### Extrait choisi:
+++++

Il est 00h30 lorsque les 4 japonnais de Mono grimpent sur la grande scène. J'ai aimé Mono il y a près de dix ans et puis j'ai cessé de m'y intéresser parce que cela devenait toujours la même chose. Donc, 10 ans après, j'étais quand même curieux de voir ce qu'ils proposaient. Après un premier titre assez classique, ils sont partis dans un trip noisy à la Boris – pas aussi extrême certes – mais plutôt rafraîchissant et qui m'a plutôt surpris en bien. Le troisième morceau est un ancien morceau aux xylophone qui est assez cool. Puis j'ai vite déchanté. Dès le quatrième titre, le groupe est retombé dans ses travers. Bien que j'aime le jeu du batteur qui sait faire monter la tension musicale et marteler quand c'est nécessaire ; je pense néanmoins que les guitaristes sont plutôt flemmards et suivent systématiquement le même schéma. Invariablement les titres commencent par une longue introduction, généralement sur un seul pattern, pendant deux-trois minutes alors qu'une guitare est en mode tremolo sur une ou deux notes pour faire monter la tension avant que la batterie lance la phase bruyante où on a un deuxième pattern. Ca ne serait pas un problème si cela était sur quelques morceaux mais le problème est tel qu'il est quasiment impossible de dire quels morceaux ils jouent tant ils finissent par tous se ressembler. Bref, Mono c'est Mono-tone, Mono-corde, Mono-chiant – même si, je le répète, j'aime bien ce que fait le batteur ! C'est un groupe qui, s'il a été bien à un époque n'a pas fait évoluer sa musique et se trouve aujourd'hui avec ce que je pense être une réputation surfaite ; des groupes qui ont fait la même chose, il y'en a eu cent et la plupart ont soit évolué ou soit sont morts aujourd'hui. Je dis : il faut casser le mythe !

+++++

### Consigne:
Répondez, s'il vous plaît, à ces questions sur la critique du concert de Mono ci-dessus :
1. À quelle heure le groupe monte-t-il sur la grande scène ?
2. Quel instrument entend-on dans le troisième morceau ?
3. Quel membre du groupe la critique apprécie-t-elle ?

### Données fournies:

+++++

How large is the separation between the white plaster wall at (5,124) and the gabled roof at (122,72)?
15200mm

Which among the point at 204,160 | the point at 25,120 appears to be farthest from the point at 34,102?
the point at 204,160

+++++

### Réponse:
1. À 00h30.
2. Le xylophone.
3. Le batteur.